Summa Intelligentiae: The Mechanics of Intelligence - How Machines Learn
Quaestio Secunda
02
The Mechanics of Intelligence
How Machines Learn
Every child learns the hard way that a stove is hot. Touch. Recoil. Remember. That loop of mistake, feedback, and correction is the essence of learning.
Machines learn the same way. Their burns are data points, not blisters. Each wrong answer becomes a small adjustment, a step toward being less wrong next time. Over time, this refinement begins to resemble intelligence.

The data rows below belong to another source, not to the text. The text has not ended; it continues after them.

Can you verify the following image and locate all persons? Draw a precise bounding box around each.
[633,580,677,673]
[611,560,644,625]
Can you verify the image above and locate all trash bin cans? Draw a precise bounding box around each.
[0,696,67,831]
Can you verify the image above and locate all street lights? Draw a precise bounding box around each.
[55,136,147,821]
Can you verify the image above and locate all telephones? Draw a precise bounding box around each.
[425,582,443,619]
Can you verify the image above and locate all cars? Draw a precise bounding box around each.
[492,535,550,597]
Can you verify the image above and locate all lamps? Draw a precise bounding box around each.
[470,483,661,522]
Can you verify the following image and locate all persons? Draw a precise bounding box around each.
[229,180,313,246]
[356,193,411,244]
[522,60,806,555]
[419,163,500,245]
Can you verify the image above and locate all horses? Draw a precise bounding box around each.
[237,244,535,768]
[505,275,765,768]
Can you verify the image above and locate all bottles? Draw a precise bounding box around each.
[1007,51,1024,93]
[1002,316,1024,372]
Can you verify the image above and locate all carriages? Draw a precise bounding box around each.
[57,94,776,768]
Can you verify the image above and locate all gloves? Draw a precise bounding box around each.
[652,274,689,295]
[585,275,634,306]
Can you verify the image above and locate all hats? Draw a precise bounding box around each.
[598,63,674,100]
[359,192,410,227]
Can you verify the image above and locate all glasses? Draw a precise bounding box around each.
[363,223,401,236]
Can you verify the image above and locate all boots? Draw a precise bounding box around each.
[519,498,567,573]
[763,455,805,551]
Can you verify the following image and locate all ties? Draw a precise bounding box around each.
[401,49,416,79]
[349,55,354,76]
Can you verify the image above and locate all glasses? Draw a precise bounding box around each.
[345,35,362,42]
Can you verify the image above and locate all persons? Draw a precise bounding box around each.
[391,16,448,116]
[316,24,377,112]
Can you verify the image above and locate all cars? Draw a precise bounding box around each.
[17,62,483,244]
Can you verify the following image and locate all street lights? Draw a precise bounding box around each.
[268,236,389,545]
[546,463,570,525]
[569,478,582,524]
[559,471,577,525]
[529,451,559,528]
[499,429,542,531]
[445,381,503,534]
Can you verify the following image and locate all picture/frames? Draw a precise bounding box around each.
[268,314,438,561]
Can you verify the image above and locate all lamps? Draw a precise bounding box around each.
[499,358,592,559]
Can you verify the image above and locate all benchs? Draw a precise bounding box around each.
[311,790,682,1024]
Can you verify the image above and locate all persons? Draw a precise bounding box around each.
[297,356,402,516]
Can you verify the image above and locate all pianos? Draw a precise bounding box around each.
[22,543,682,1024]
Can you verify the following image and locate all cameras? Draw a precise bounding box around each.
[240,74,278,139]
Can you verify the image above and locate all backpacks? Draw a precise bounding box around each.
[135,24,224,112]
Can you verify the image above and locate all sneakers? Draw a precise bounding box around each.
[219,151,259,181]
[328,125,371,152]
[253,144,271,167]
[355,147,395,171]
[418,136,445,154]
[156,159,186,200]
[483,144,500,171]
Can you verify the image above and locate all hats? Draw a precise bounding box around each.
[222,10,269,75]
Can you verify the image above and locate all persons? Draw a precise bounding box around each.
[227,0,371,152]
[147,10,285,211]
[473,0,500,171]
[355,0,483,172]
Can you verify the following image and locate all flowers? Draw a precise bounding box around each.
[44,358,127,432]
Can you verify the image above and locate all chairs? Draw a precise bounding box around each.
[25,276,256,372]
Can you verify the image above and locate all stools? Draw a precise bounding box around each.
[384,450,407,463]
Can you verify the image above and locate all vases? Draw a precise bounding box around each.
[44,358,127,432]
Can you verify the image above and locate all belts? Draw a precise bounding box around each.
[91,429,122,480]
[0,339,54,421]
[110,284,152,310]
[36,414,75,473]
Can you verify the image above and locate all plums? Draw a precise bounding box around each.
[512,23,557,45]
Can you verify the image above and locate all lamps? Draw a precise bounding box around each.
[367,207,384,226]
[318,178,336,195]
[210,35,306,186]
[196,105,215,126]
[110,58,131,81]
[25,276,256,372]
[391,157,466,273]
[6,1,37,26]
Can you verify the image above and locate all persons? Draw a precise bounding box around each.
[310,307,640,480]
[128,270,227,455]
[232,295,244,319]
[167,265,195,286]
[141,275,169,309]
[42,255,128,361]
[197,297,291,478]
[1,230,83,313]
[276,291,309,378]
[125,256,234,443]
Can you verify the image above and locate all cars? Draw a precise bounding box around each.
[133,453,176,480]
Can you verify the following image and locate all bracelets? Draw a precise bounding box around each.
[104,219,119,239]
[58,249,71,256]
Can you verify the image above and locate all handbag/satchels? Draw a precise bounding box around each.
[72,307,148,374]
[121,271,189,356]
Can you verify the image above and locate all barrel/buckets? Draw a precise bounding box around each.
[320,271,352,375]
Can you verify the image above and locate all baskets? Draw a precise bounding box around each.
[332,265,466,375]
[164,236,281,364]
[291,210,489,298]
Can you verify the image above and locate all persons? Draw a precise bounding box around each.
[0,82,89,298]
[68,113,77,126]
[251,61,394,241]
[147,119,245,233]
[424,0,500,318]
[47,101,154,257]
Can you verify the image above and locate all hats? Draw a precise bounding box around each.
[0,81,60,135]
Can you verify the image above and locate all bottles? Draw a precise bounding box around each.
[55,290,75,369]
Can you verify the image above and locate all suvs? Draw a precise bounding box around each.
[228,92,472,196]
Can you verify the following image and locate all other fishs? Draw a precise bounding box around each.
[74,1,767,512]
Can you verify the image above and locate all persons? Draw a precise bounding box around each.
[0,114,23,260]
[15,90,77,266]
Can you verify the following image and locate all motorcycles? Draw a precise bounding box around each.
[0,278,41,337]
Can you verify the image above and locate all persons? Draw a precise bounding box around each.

Most systems follow instructions. Neural networks learn from errors. That’s what makes them powerful and, at times, unpredictable. So, if machine learning isn’t about writing rules but discovering them, what exactly does it mean when we say a machine has “learned”?
Insights to Expect
How neural networks actually "learn" from error and feedback
What weights, gradients, and backpropagation mean in practice
Why deep learning isn't intelligence but stacked abstraction
Why AI sometimes looks certain but isn't
How these mechanics explain AI’s unpredictability in business contexts
Early computers were rule-followers: perfectly obedient and entirely deterministic. These “expert systems” performed, and continue to perform, chained series of if-then logic functions. Faced with unstructured data, they fail fast and wait for correction.
Machine learning flipped that script. Instead of programming every decision, we started showing systems examples, allowing them to find the relationships themselves. In neural networks, models predict, measure error (the loss), and adjust internal settings to refine and improve. This isn’t cognition, it’s calibration.
A three-layer network of neurons. [Source: Nielsen, M.]
Just as the burn and the lingering blister remind of the hot stove, so does a model's comparison to truth inform and adjust its future actions. This innovation in science and mathematics was the birth of systems that learned from experience, though “experience” means billions of examples and a lot of vector math.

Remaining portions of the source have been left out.